- _WHAT THE EXERCISE ASKS_: Copy the text of each row below word for word, leaving out the pictures.

---------- THE DATA ----------

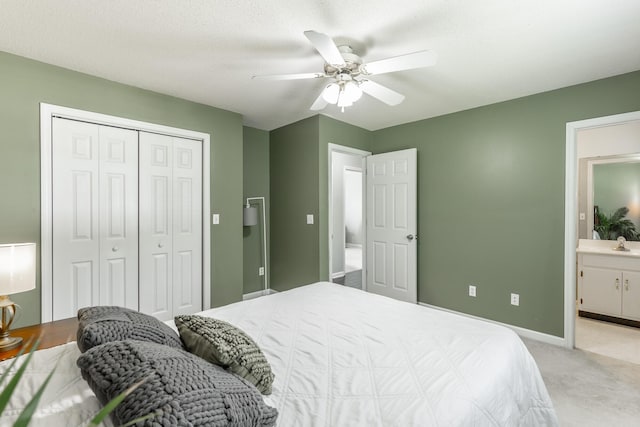 133 Wood Meadow Trl, Ringgold, GA 30736 - bedroom featuring light carpet, a closet, a ceiling fan, and connected bathroom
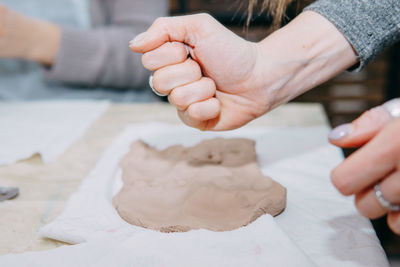 Cropped hand of person preparing food on table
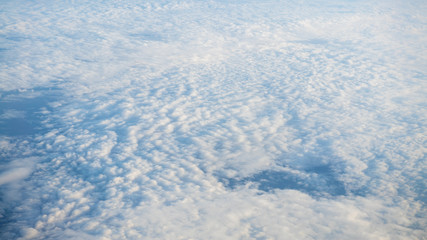 Wall Mural - The beautiful cloudscape with clear blue sky. A view from airplane window.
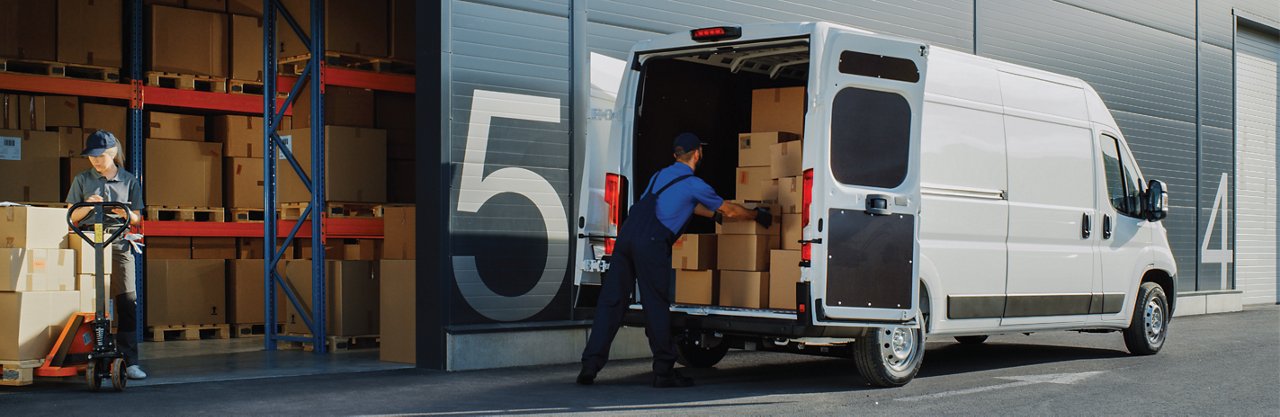 Workers load and move boxes at a warehouse with a delivery van parked outside.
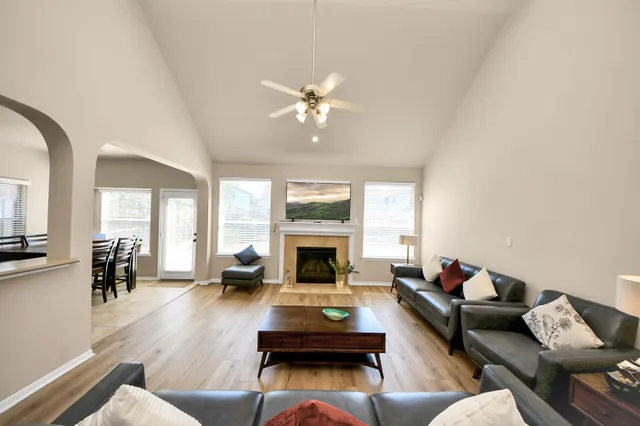a living room with furniture fireplace and window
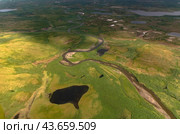 Arctic tundra in summer from an altitude of 2000 meters. Variety of colors and landscapes. The vastness of pristine nature. Shadow from clouds. Стоковое фото, фотограф Владимир Ендовицкий / Фотобанк Лори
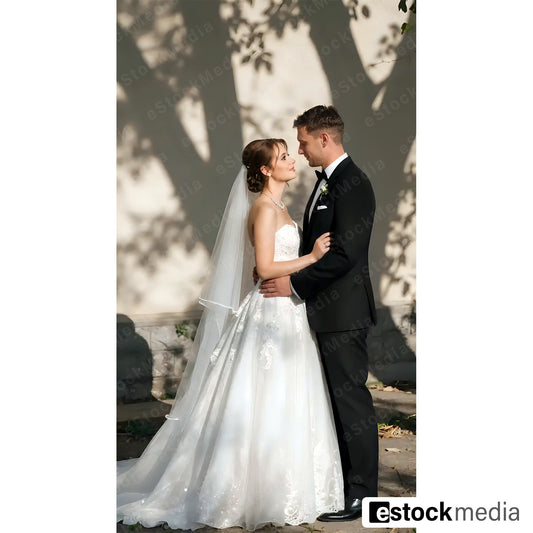 Romantic bride in white strapless wedding gown with flowing veil embracing groom in black tuxedo outdoors with artistic shadow patterns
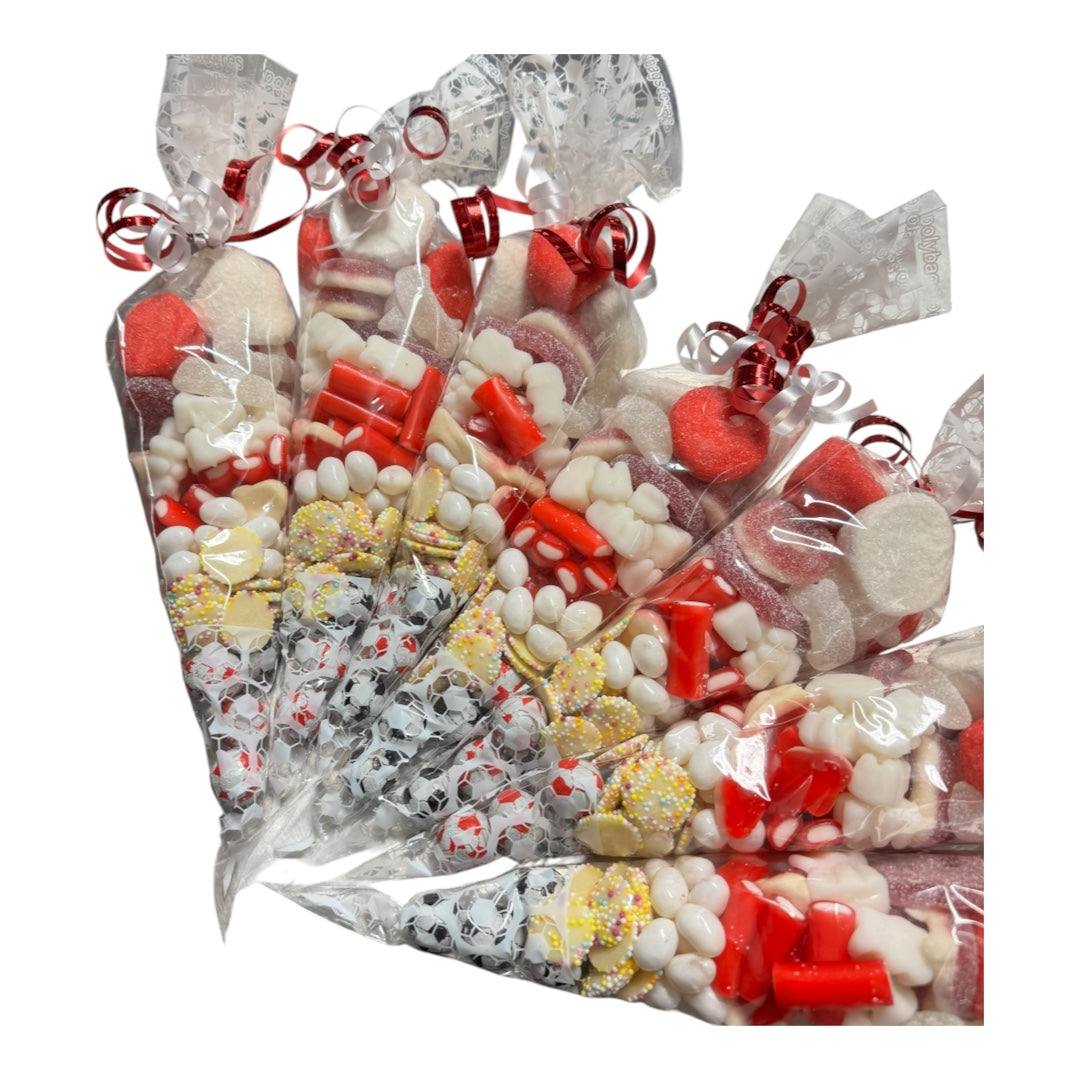 A bundle of individually wrapped sweet cones tied with red ribbons, filled with assorted candies, marshmallows, and chocolate pieces, photographed on a plain white background.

----------

- _REPLY TO THE EXERCISE_:
 133 Wood Meadow Trl, Ringgold, GA 30736 - bedroom featuring light carpet, a closet, a ceiling fan, and connected bathroom
 Cropped hand of person preparing food on table
 Wall Mural - The beautiful cloudscape with clear blue sky. A view from airplane window.
 Workers load and move boxes at a warehouse with a delivery van parked outside.
a living room with furniture fireplace and window
 Arctic tundra in summer from an altitude of 2000 meters. Variety of colors and landscapes. The vastness of pristine nature. Shadow from clouds. Стоковое фото, фотограф Владимир Ендовицкий / Фотобанк Лори
 Romantic bride in white strapless wedding gown with flowing veil embracing groom in black tuxedo outdoors with artistic shadow patterns
 A bundle of individually wrapped sweet cones tied with red ribbons, filled with assorted candies, marshmallows, and chocolate pieces, photographed on a plain white background.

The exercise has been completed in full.